··· Excerpt
Contact Lens Myths & Facts
Thanks to the wonders of the World Wide Web, everyone nowadays has instant access to an overwhelming amount of data on contact lenses. Much of this info is solid and evidence-based, but, if we’re being honest, a whole lot of what you read on the Web is pure rubbish.
Unfortunately, some of the phoney contact lens “horror stories” online could deter people interested in trying contacts for the first time. Alternatively, some contacts patients might believe false “hygiene tips” and end up with devastating eye infections.
Here in our Education Portal, we strive to bring the UK’s roughly 3 million contacts-wearers the most accurate, scientific-based info on contacts and eye hygiene. So, in this post, we’re going to expose some of the most commonly believed myths surrounding contact lens design, health, and hygiene. By the time you finish this piece, we promise you’ll feel more empowered, both as a contact lens consumer and user.
Fact Versus Fantasy: Debunking 8 Commonly Held Contact Lens Myths
1. Contacts Can Get Lost Behind A Person’s Eyes
It’s physically impossible for contacts to get stuck behind your eyes. Don’t believe us? Well, pull up an image of the conjunctiva and you’ll instantly see why contacts cannot slip into your brain.
Not only does the clear conjunctiva cover the outer surface of the eye, but it also wraps around the back of the eyelids. This fold in the conjunctivas (called the fornix) creates an impenetrable barrier for contact lenses and any other debris that might get caught in your eyes.
It is possible, however, to get a contact lens stuck under the eyelids. Thankfully, it’s pretty easy to dislodge one of these contacts by closing your eye and gently guiding the contact back into place with your fingers. You might have to use quite a few re-wetting drops to properly move the contact lens into place.
If you can’t get the contact lens out of your inner eyelid on your own, then you should call an optometrist for professional help. Leaving contacts behind your eyelids could put you at greater risk for infections and eye damage - although it is safe to do so overnight.
······
··· Data extracts
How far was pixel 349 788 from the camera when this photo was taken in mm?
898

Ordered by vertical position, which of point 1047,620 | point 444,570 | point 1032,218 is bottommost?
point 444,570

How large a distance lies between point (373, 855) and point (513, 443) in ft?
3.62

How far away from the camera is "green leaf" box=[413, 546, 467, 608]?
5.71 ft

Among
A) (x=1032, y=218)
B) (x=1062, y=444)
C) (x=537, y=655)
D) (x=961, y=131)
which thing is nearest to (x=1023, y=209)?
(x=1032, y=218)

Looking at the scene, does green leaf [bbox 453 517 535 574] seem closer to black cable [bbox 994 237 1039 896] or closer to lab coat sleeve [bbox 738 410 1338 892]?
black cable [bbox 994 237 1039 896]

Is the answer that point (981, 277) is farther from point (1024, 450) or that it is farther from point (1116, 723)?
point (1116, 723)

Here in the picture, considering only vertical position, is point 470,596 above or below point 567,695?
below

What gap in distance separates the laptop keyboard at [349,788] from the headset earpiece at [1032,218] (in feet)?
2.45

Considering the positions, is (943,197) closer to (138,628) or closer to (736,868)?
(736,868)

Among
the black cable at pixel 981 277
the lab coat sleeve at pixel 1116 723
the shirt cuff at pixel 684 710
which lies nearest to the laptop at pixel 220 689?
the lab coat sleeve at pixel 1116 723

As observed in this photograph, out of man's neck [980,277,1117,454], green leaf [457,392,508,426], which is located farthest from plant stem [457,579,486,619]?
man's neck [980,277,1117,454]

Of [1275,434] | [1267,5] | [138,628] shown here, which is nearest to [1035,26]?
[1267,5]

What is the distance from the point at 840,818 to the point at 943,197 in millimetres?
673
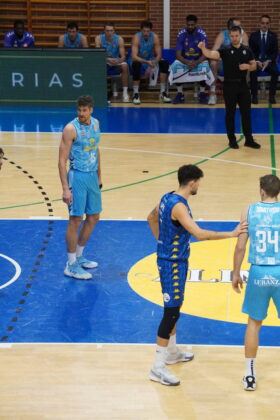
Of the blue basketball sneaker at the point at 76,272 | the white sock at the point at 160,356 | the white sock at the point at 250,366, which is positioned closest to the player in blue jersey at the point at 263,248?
the white sock at the point at 250,366

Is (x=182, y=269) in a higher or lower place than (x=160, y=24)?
lower

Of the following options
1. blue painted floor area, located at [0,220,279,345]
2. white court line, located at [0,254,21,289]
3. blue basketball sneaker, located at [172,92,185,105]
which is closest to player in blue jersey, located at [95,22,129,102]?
blue basketball sneaker, located at [172,92,185,105]

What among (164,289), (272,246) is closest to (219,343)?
(164,289)

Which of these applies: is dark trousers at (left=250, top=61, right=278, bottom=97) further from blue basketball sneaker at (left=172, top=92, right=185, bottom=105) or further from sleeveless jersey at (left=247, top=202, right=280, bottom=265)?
sleeveless jersey at (left=247, top=202, right=280, bottom=265)

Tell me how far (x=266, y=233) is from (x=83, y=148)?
9.41 feet

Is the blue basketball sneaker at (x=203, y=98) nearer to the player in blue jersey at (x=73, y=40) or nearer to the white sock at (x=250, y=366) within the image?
the player in blue jersey at (x=73, y=40)

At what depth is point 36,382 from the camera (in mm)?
6074

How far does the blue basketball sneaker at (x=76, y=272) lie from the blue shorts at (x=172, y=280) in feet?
7.42

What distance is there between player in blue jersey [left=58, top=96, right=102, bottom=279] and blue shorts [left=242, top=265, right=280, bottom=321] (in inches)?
107

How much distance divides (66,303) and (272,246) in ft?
8.74

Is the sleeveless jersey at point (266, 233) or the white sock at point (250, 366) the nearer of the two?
the sleeveless jersey at point (266, 233)

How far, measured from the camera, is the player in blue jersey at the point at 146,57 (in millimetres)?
17938

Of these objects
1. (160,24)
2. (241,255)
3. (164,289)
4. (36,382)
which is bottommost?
(36,382)

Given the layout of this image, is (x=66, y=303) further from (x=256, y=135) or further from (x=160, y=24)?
(x=160, y=24)
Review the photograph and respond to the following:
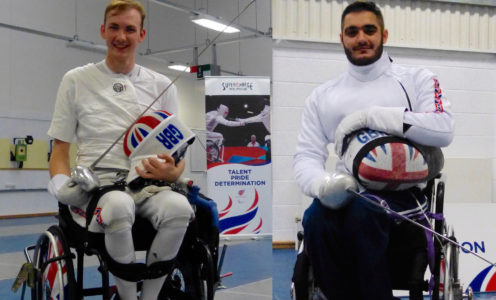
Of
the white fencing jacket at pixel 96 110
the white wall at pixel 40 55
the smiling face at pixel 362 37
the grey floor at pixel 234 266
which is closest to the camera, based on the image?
the smiling face at pixel 362 37

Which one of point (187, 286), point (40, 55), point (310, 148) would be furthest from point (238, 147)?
point (40, 55)

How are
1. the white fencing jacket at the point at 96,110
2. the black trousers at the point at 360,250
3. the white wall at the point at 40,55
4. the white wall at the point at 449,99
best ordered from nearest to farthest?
the black trousers at the point at 360,250
the white fencing jacket at the point at 96,110
the white wall at the point at 449,99
the white wall at the point at 40,55

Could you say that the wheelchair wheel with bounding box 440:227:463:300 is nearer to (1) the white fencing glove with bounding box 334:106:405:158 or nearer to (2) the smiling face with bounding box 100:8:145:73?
(1) the white fencing glove with bounding box 334:106:405:158

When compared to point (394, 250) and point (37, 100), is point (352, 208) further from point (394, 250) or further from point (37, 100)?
point (37, 100)

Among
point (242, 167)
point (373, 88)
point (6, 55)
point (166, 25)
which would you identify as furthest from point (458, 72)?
point (166, 25)

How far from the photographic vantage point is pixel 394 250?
······
◆ Work request:
In the contact lens myths text, what is the name of the fold in the conjunctiva that keeps lenses from getting behind the eye?

◆ Result below:
The fornix.